A BBC cyber correspondent was propositioned by a criminal organization on the Signal app in July, offering a share of a ransom payment in exchange for internal access to his employer’s computer systems. The incident provided a direct look into how cybercriminals attempt to recruit insiders to facilitate attacks.
The recruitment attempt
The unsolicited message came from an individual identified as “Syndicate,” who made a direct proposal for an insider-threat collaboration.
“If you are interested, we can offer you 15% of any ransom payment if you give us access to your PC.”
The correspondent, Joe Tidy, consulted with a senior editor and decided to engage with the individual to gather intelligence on the group’s methods. Feigning interest, he requested more details on how the plan would work. The contact, now named “Syn,” explained that the process would involve the reporter providing his corporate login credentials, which the gang would use to infiltrate the BBC’s network, deploy malicious software, and demand a ransom in bitcoin.
The negotiation
As the conversation continued, the financial incentive was significantly increased. The initial 15% offer was raised to 25% of a ransom that Syn projected could be in the “tens of millions.”

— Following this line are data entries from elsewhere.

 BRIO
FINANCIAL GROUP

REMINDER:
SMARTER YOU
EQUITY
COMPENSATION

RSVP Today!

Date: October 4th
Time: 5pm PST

“We aren’t sure how much the BBC pays you but what if you took 25% of the final negotiation as we extract 1% of the BBC’s total revenue? You wouldn’t need to work ever again.”

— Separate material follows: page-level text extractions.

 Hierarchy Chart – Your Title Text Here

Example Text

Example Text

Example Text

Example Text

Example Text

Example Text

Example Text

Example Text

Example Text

To build trust, the contact, who identified himself as a “reach out manager” for the cyber-crime group Medusa, claimed to have successfully struck deals with insiders in past attacks, naming a UK-based healthcare company and a US-based emergency-services provider as previous victims.
The hackers’ identity
Medusa is a known ransomware-as-a-service (RaaS) group, which allows criminal affiliates to use its malicious software to launch attacks in exchange for a share of the profits. The group’s administrators are believed to operate from Russia or an allied state and reportedly avoid targeting organizations within that region. To prove their credibility, the contact sent the reporter a link to a public warning about Medusa issued by US cyber authorities in March, which noted the group had compromised more than 300 victims.
From conversation to attack
The tone shifted as the criminals grew impatient, urging the reporter to make a deposit of 0.5 bitcoin (approximately $55,000) to secure a guaranteed minimum payment. They began asking specific technical questions about the BBC’s IT network and sent a snippet of computer code, instructing the reporter to execute it on his work laptop to reveal his level of internal access.

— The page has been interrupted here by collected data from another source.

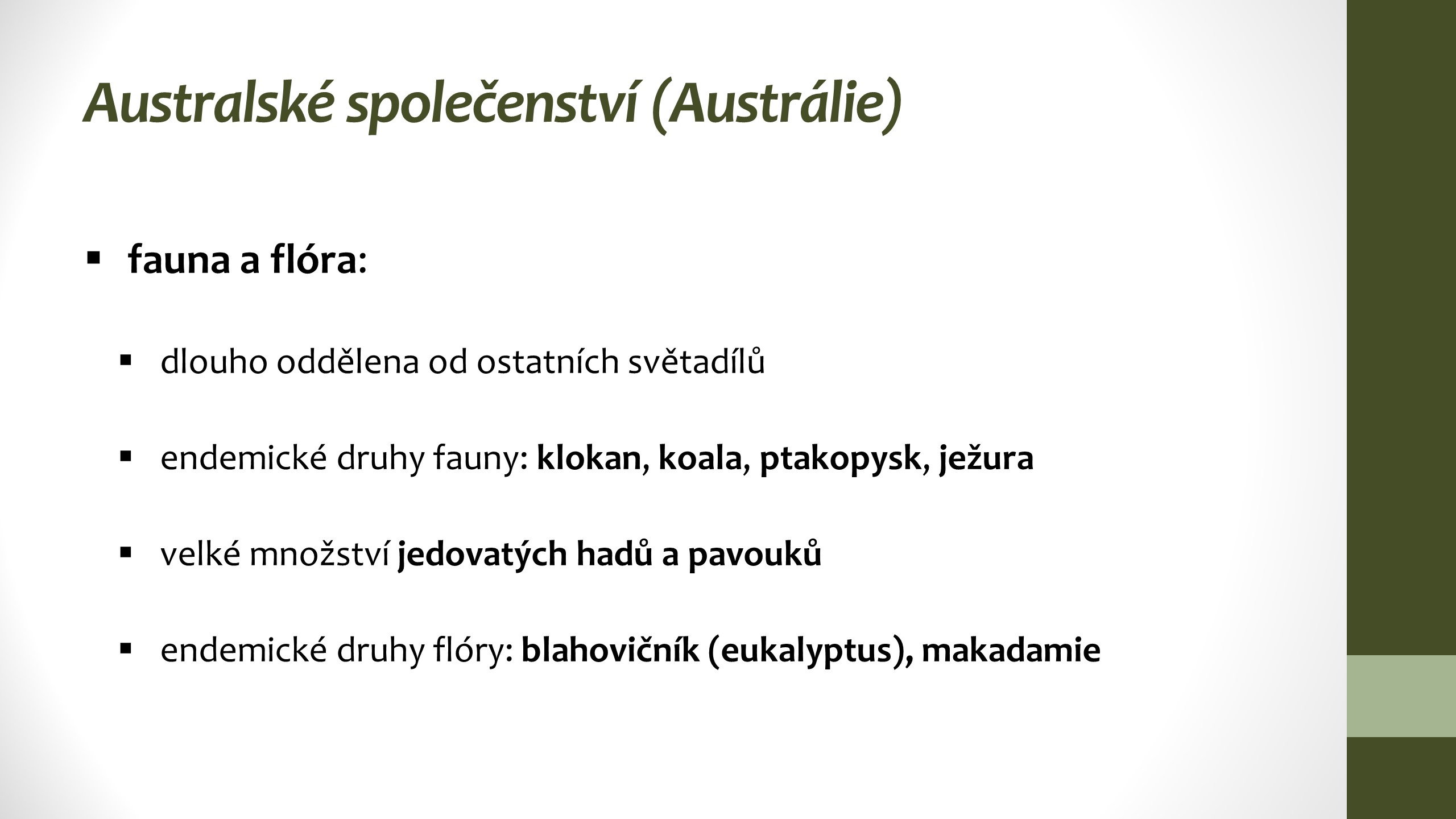 Australské společenství (Austrálie)

▪ fauna a flóra:

▪ dlouho oddělena od ostatních světadílů

▪ endemické druhy fauny: klokan, koala, ptakopysk, ježura

▪ velké množství jedovatých hadů a pavouků

▪ endemické druhy flóry: blahovičník (eukalyptus), makadamie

After the reporter stalled for time, the criminals escalated their tactics. His phone began receiving a constant barrage of two-factor authentication notifications from the BBC’s security login app. This technique, known as MFA bombing or Multi-Factor Authentication fatigue, is designed to overwhelm a target with approval requests, hoping they will accept one by mistake or out of frustration.
The aftermath
Concerned about accidentally approving a prompt, the reporter contacted the BBC’s information security team. As a precaution, the team disconnected his account from the network, cutting off his access to all internal systems.
Later that evening, the hacker sent a message apologizing for the “test.” After the reporter ceased responding, the contact deleted their Signal account and disappeared. The reporter’s access to BBC systems was eventually reinstated with enhanced security protections. The incident provided him with firsthand experience of an insider threat attack and the evolving tactics used by cybercriminals.